Goal: Can you write out all the saved entries below again with "salami slice" replaced by "cheese cube" and nothing else changed, leaving out the pictures?

Saved entries:
--- start ---

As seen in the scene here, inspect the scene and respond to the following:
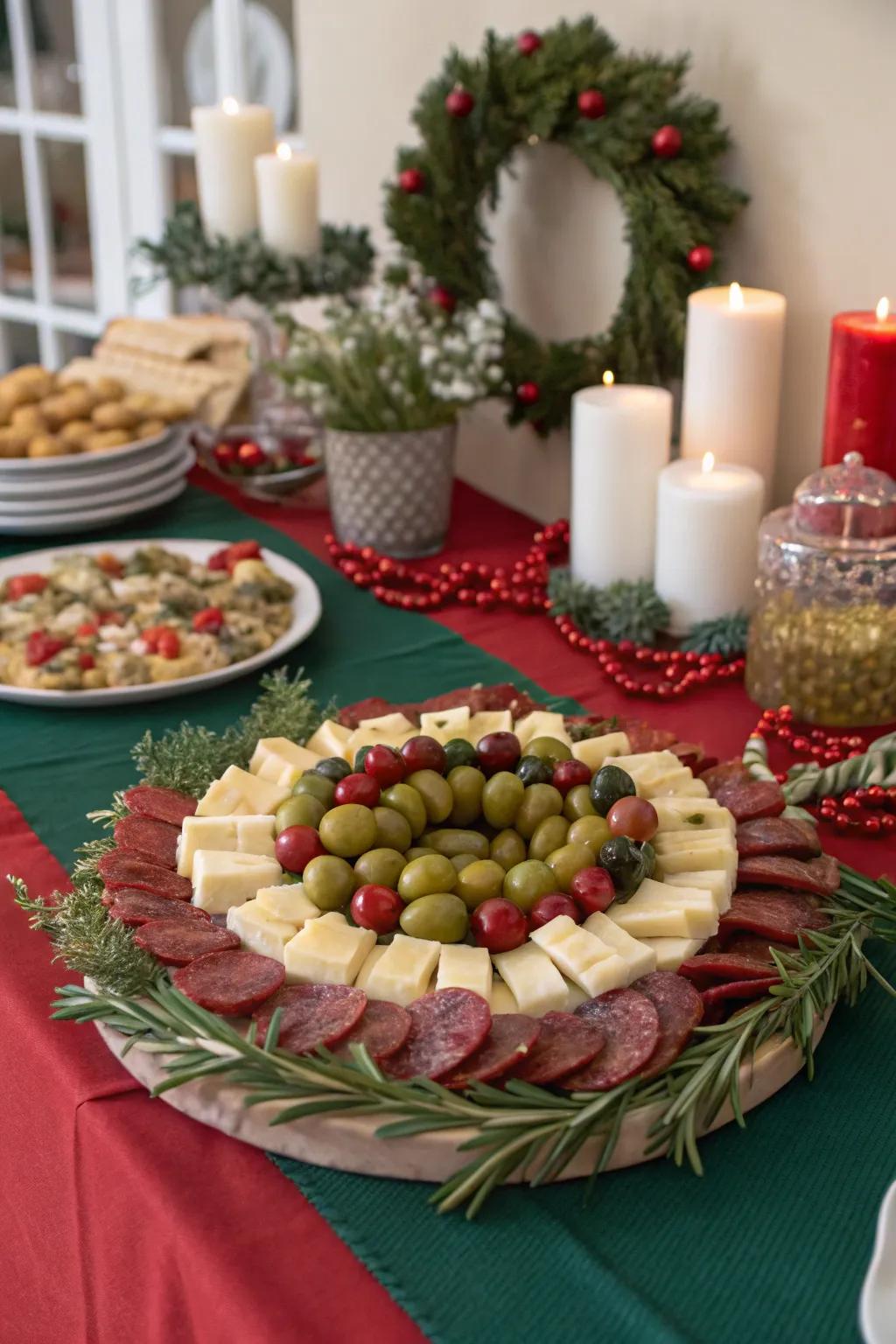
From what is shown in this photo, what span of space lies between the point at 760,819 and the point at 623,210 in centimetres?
86

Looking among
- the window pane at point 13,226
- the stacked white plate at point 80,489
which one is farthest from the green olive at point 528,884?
the window pane at point 13,226

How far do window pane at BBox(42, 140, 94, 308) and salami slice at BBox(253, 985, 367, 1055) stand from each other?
9.87 ft

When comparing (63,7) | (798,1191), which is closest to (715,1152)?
(798,1191)

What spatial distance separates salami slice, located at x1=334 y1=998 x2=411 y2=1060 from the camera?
764 millimetres

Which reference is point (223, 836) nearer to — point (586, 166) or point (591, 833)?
point (591, 833)

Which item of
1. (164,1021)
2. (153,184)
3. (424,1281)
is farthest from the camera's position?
(153,184)

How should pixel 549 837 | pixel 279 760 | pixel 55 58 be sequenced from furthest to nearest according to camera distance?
pixel 55 58 < pixel 279 760 < pixel 549 837

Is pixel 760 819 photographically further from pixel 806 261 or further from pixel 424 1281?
pixel 806 261

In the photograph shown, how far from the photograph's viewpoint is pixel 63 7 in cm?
331

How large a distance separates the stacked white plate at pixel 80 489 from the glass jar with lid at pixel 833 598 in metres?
0.88

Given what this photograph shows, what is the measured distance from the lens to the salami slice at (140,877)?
2.95 feet

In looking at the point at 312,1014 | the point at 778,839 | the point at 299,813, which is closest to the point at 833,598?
the point at 778,839

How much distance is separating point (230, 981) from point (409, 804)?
0.61ft

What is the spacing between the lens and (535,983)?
2.65ft
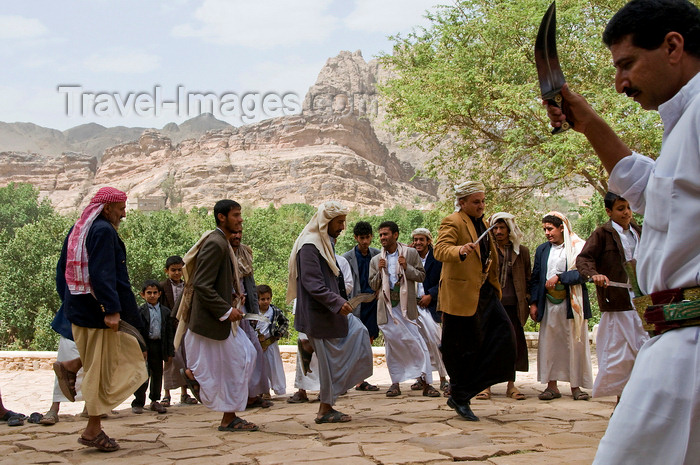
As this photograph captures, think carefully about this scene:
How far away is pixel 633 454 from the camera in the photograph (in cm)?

--- end ---

Response:
As seen in the scene here, inspect the scene and respond to the following:
From what is shown in this photo, what span of space lies between the point at 760,819 and the point at 623,210 in centimetres?
86

Looking among
- the window pane at point 13,226
- the stacked white plate at point 80,489
which one is farthest from the green olive at point 528,884?
the window pane at point 13,226

How far do window pane at BBox(42, 140, 94, 308) and cheese cube at BBox(253, 985, 367, 1055) stand from each other?
9.87 ft

When comparing (63,7) | (798,1191), which is closest to (715,1152)?
(798,1191)

What spatial distance separates cheese cube, located at x1=334 y1=998 x2=411 y2=1060 from the camera?
764 millimetres

Which reference is point (223, 836) nearer to — point (586, 166) or point (591, 833)?
point (591, 833)

Which item of
1. (164,1021)
2. (153,184)
3. (424,1281)
is farthest from the camera's position?
(153,184)

How should pixel 549 837 | pixel 279 760 | pixel 55 58 be sequenced from furthest to nearest according to camera distance?
pixel 55 58 < pixel 279 760 < pixel 549 837

Is pixel 760 819 photographically further from pixel 806 261 or further from pixel 424 1281?
pixel 806 261

In the photograph shown, how far from the photograph's viewpoint is pixel 63 7 in cm?
331

How large a distance separates the stacked white plate at pixel 80 489 from the glass jar with lid at pixel 833 598 in metres?
0.88

Given what this photograph shows, what is the measured distance from the lens to the cheese cube at (140,877)?
2.95 feet

In looking at the point at 312,1014 | the point at 778,839 | the point at 299,813, which is closest to the point at 833,598?
the point at 778,839

How much distance is separating point (230, 981) from point (409, 804)?
0.61ft

What is the spacing between the lens and (535,983)?
2.65ft
As this photograph captures, think carefully about this scene:
How far away is pixel 633 454 from the camera in the photograph (in cm)?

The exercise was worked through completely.